1085. ride my see-saw

“NYC proto-hipster types Bongwater take on a Moody Blues classic and pay it no respect at all. That’s just how things were in the 80s. The 60s were officially a bad trip and, if you were halfway cool, you were doing everything you could to bury them. Because they really did need to be dead for a while, so they could be reborn out of some caustic storm of superlative noise.  At least that’s what it felt like at the time, the so-called Winter of Hate.” (Philip Random)

1093. Kotton Krown

Sister being the album where Sonic Youth seemed to start liking what normal people might begin to call music, Kotton Krown being a song that suggested it was time to take control of the chemistry again, manifest the mystery again.
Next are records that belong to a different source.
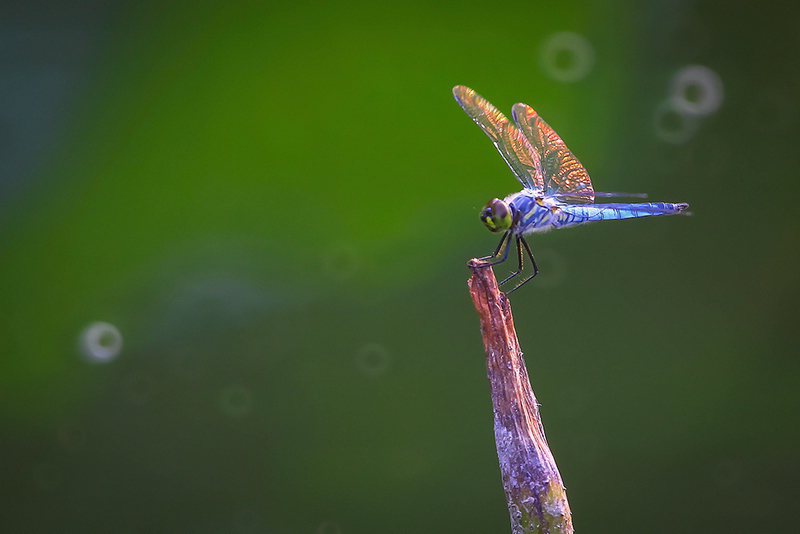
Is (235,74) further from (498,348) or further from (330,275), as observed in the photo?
(498,348)

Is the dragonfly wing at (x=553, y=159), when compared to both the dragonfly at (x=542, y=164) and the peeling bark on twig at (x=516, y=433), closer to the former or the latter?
the dragonfly at (x=542, y=164)

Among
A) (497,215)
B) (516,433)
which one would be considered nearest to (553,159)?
(497,215)

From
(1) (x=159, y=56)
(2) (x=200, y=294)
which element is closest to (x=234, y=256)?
(2) (x=200, y=294)

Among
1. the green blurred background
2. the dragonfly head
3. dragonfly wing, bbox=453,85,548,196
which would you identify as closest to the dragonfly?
dragonfly wing, bbox=453,85,548,196

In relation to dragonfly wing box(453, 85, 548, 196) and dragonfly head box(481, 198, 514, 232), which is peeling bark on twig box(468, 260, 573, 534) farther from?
dragonfly wing box(453, 85, 548, 196)

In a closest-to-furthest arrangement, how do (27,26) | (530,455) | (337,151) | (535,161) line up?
1. (530,455)
2. (535,161)
3. (27,26)
4. (337,151)

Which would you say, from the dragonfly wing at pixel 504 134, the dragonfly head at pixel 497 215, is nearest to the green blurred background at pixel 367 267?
the dragonfly wing at pixel 504 134
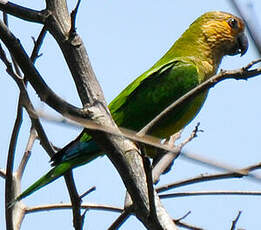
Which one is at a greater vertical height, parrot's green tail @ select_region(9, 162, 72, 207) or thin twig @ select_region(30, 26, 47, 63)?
thin twig @ select_region(30, 26, 47, 63)

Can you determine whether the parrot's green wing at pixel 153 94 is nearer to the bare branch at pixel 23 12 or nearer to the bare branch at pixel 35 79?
the bare branch at pixel 23 12

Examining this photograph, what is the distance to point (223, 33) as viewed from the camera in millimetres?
5867

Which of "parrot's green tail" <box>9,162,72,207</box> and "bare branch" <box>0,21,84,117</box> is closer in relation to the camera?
"bare branch" <box>0,21,84,117</box>

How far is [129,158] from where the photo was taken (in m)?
2.88

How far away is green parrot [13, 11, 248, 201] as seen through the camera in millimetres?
4484

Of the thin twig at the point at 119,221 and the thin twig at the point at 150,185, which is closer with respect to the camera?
the thin twig at the point at 150,185

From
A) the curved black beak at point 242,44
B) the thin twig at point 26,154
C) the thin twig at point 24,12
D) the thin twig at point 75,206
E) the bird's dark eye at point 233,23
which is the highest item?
the thin twig at point 24,12

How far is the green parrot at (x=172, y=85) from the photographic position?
177 inches

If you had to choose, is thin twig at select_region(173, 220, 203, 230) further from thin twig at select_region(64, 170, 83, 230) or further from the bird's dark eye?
the bird's dark eye

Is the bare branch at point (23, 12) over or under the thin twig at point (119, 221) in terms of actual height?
over

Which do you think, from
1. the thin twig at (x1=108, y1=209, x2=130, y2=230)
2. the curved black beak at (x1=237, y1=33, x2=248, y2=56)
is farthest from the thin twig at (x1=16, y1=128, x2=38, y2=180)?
the curved black beak at (x1=237, y1=33, x2=248, y2=56)

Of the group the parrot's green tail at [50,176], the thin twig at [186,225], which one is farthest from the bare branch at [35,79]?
the parrot's green tail at [50,176]

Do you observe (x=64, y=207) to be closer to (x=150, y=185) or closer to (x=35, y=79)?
(x=35, y=79)

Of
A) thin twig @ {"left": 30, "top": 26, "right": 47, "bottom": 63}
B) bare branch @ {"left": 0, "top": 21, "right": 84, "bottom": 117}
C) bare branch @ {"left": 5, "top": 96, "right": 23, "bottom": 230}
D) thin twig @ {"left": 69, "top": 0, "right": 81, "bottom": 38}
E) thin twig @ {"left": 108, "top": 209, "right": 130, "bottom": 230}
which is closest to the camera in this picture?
bare branch @ {"left": 0, "top": 21, "right": 84, "bottom": 117}
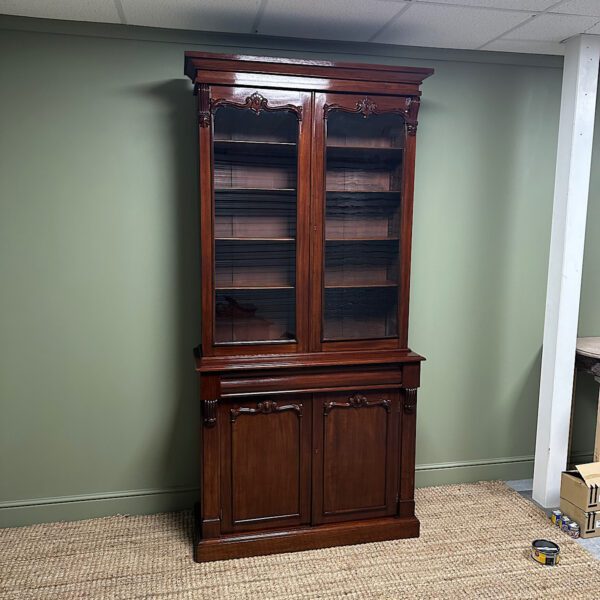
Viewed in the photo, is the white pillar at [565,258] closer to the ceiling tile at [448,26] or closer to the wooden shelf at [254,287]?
the ceiling tile at [448,26]

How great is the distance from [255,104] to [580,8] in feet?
3.87

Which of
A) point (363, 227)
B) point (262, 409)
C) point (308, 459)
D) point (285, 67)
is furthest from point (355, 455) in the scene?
point (285, 67)

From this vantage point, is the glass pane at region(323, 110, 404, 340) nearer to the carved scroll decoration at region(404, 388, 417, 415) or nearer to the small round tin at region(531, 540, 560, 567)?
the carved scroll decoration at region(404, 388, 417, 415)

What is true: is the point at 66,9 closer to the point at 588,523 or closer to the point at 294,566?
the point at 294,566

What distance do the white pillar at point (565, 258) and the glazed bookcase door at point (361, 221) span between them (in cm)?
71

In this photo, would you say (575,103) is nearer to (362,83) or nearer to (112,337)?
(362,83)

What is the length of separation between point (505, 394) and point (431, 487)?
0.58 meters

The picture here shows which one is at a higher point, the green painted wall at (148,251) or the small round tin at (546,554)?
the green painted wall at (148,251)

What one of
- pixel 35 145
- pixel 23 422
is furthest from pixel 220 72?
pixel 23 422

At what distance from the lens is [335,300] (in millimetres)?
2307

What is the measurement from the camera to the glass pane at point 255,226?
2.18 metres

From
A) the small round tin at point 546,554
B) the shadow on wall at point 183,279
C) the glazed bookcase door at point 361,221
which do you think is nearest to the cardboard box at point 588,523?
the small round tin at point 546,554

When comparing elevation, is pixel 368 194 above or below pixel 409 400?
above

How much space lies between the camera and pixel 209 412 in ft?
7.10
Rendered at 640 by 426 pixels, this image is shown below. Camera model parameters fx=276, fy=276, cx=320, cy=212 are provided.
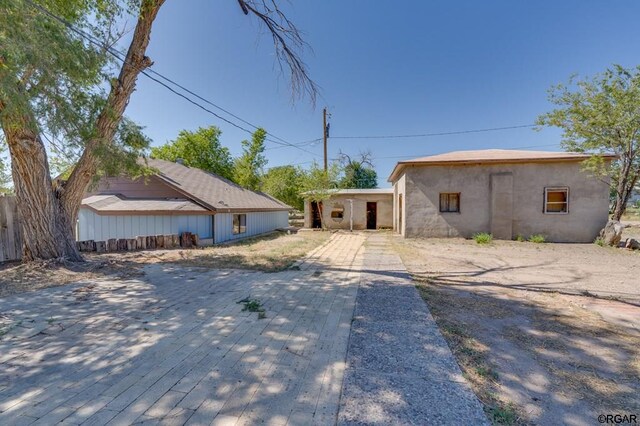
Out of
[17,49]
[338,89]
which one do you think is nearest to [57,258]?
[17,49]

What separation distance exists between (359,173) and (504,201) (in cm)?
2594

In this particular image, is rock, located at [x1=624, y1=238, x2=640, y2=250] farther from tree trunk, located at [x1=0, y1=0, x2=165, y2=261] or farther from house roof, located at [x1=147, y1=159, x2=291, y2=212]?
tree trunk, located at [x1=0, y1=0, x2=165, y2=261]

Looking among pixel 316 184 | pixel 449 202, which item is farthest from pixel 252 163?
pixel 449 202

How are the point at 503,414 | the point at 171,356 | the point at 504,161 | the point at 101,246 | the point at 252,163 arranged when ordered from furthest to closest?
the point at 252,163 → the point at 504,161 → the point at 101,246 → the point at 171,356 → the point at 503,414

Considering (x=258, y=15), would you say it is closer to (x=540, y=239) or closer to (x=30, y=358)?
(x=30, y=358)

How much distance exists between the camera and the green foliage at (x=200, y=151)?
23.6 metres

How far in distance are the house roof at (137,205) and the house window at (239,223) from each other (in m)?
2.76

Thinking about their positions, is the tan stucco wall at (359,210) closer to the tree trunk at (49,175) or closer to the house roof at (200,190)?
the house roof at (200,190)

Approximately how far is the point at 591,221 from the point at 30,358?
17579 mm

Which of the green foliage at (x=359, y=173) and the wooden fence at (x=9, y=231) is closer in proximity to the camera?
the wooden fence at (x=9, y=231)

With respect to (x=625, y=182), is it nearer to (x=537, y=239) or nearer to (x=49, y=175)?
(x=537, y=239)

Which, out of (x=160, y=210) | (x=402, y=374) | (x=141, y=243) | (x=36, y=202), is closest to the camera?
(x=402, y=374)

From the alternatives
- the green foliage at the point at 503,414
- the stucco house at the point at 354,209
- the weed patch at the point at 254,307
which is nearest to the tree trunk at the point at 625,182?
the stucco house at the point at 354,209

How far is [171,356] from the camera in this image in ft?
8.90
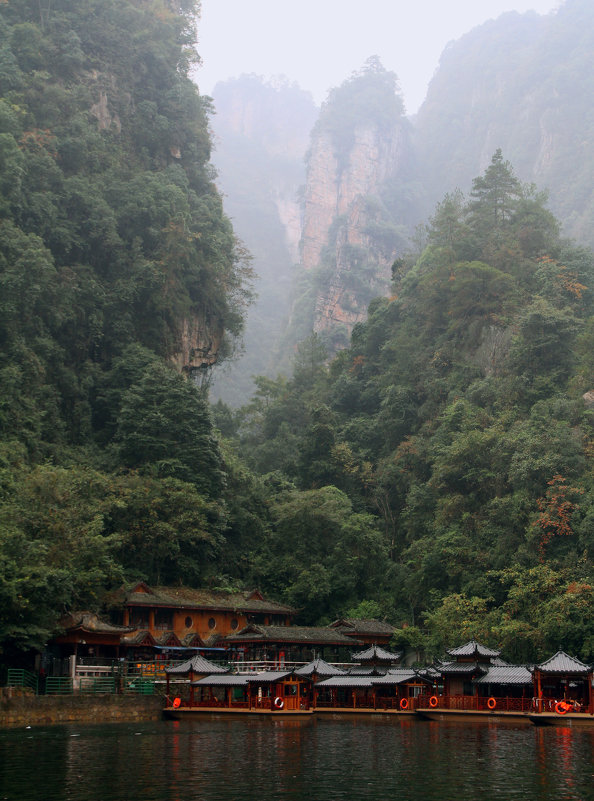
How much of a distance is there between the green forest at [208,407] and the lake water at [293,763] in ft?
24.2

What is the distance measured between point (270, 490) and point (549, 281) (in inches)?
885

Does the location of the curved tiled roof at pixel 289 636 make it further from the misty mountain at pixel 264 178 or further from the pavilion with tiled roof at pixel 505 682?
the misty mountain at pixel 264 178

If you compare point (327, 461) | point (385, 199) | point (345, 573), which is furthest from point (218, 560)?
point (385, 199)

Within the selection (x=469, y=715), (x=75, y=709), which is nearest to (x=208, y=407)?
(x=75, y=709)

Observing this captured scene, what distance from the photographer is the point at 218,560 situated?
165 ft

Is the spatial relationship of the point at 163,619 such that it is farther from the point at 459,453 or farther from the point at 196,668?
the point at 459,453

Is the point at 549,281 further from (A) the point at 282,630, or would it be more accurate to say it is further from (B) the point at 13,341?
(B) the point at 13,341

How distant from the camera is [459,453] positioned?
48.8 m

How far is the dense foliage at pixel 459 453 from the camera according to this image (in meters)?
41.7

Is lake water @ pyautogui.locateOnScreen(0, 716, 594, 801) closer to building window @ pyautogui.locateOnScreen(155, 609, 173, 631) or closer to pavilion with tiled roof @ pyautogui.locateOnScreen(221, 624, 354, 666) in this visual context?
pavilion with tiled roof @ pyautogui.locateOnScreen(221, 624, 354, 666)

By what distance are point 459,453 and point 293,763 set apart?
2906 centimetres

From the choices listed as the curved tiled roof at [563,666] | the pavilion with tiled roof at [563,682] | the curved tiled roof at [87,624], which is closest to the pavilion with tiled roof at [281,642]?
the curved tiled roof at [87,624]

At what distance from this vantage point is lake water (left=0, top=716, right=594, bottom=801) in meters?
17.7

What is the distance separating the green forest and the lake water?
24.2 ft
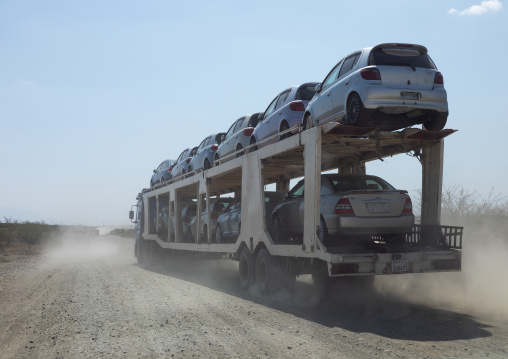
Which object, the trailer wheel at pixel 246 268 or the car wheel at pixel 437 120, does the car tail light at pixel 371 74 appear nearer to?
the car wheel at pixel 437 120

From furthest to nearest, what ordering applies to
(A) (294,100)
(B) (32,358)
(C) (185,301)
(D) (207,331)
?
(A) (294,100) → (C) (185,301) → (D) (207,331) → (B) (32,358)

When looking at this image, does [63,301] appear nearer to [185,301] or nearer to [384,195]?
[185,301]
The 1980s seldom sounded so eloquently psychedelic.

1102. back in NYC

Back in NYC‘s just odd and intense from beginning to end, and particularly in the middle, nothing really sounding like you think it should, but why would it? It’s Genesis (the earlier, better Peter Gabriel version) at the peak of their powers tearing all preconceptions to shreds. Found at about the one-quarter point of The Lamb Lies Down on a Broadway a double concept album concerning a Puerto Rican street punk named Rael who sees the world end one morning on Broadway, then somehow finds himself lost in a purgatorial netherworld wherein convoluted stuff happens that even Peter Gabriel (who wrote lyrics and sang the song) was probably never quite clear on. Which may just explain some of the rage here.